The scenario of the film and novel unfortunately does not seem very far-fetched: corporations, who by default or otherwise are in control of food production, decide upon, or are forced to take an extremely immoral decision due to extreme overpopulation, making food that is made of dead human beings to feed the “wretched refuse” that is the “teeming masses” of hopeless, living human beings. Would many people even want to know what it is that they are eating? Even people today, in times when, in the United States at least, there is an overabundance of food choices, often people want to remain ignorant of what it is they are eating. So its plausible to assume even if, and its left indeterminate at the end of the film if the public will ever know Soylent Green is made of dead bodies, people are starving and desperate, that they would choose to eat Soylent Green despite knowing what it is. The film makes a great effort to show the suffering and inhuman misery that the people of a hopelessly overpopulated New York City are going through. Which might not have been far from the real suffering of NYC during the time period the film was made.

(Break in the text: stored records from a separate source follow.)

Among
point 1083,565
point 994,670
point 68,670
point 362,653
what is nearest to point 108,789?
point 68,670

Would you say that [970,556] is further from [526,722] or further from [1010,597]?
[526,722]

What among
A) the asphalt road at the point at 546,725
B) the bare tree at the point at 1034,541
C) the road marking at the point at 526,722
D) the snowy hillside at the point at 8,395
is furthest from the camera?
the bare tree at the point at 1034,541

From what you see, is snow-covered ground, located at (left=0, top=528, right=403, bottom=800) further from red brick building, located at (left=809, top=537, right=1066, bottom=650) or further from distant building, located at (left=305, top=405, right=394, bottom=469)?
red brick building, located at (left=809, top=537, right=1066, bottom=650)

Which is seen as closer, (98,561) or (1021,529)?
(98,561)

In each of the films and the novels that they are based on, and also the novel Feed discussed in the Fahrenheit 451 essay, a major theme or facet is a dominating power of corporations/governments, and their power of being able to maintain a total manipulation over unsuspecting people. This is the same too in Aldous Huxley’s Brave New World, which is also discussed in the essay. Soylent Green does a good job of showing the differences between the realities of the rich and the poor; how in the posh apartment of the murdered elite William R. Simonson things can be found like soap, liquor, beef, and real vegetables, while out in the world these things are impossible to find and the great majority of people are even being fed dead human beings.